Cela signifie que Harborne a désormais le droit de voter au Royaume-Uni et que le plafond de dons de 100 000 £ par an pour les donateurs étrangers ne s'appliquera pas à lui.
Les travaillistes ont introduit en mars un plafond sur les dons des citoyens britanniques vivant à l’étranger pour tenter d’empêcher les acteurs étrangers d’avoir une influence excessive sur la politique britannique.
Harborne avait précédemment déclaré que le gouvernement n'avait pas le droit de l'empêcher de faire des dons et avait insisté sur le fait que « là où il y a une volonté, il y a un moyen ».
Il a également déclaré que sa première pensée en entendant parler du plafond des dons a été : « Très bien, dans ce cas, je donnerai encore plus d'argent. »
LFF comprend que même si Harborne est désormais inscrit sur les listes électorales à une adresse au Royaume-Uni, il pourrait toujours vivre à l'étranger en Thaïlande.
Farage fait actuellement l'objet d'une enquête de la part du commissaire parlementaire aux normes pour avoir omis de déclarer le cadeau de 5 millions de livres sterling de Harborne, qu'il a reçu quelques semaines seulement avant de devenir député.

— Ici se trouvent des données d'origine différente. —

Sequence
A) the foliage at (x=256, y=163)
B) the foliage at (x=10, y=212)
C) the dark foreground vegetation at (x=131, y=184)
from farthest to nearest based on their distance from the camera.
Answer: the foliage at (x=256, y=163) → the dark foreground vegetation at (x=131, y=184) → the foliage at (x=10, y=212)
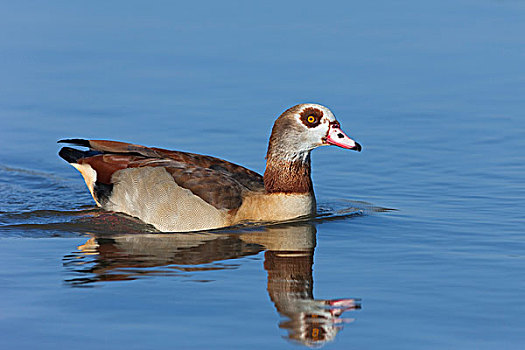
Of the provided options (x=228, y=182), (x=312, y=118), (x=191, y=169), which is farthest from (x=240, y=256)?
(x=312, y=118)

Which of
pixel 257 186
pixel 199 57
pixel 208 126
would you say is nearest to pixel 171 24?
pixel 199 57

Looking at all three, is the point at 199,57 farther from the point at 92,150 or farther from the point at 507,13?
the point at 507,13

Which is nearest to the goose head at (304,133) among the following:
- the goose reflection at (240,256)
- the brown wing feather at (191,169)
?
the brown wing feather at (191,169)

Le Code de conduite de la Chambre des communes exige que les députés déclarent tout « avantage personnel » qu'ils ont reçu au cours des 12 mois précédant leur entrée en fonction – à moins que l'on ne puisse raisonnablement penser que ces cadeaux sont liés à leurs activités politiques.
Farage avait précédemment affirmé que le cadeau était destiné à lui permettre de disposer d'une équipe de sécurité personnelle pour le reste de sa vie.
Il a déclaré plus tard que Harborne lui avait donné cet argent en récompense de sa campagne en faveur du Brexit.
La semaine dernière, il a déclaré que « ce n'est pas l'affaire du public » de connaître les détails de la façon dont il dépense le cadeau de Harborne et que « personne ne se soucie » de l'enquête parlementaire.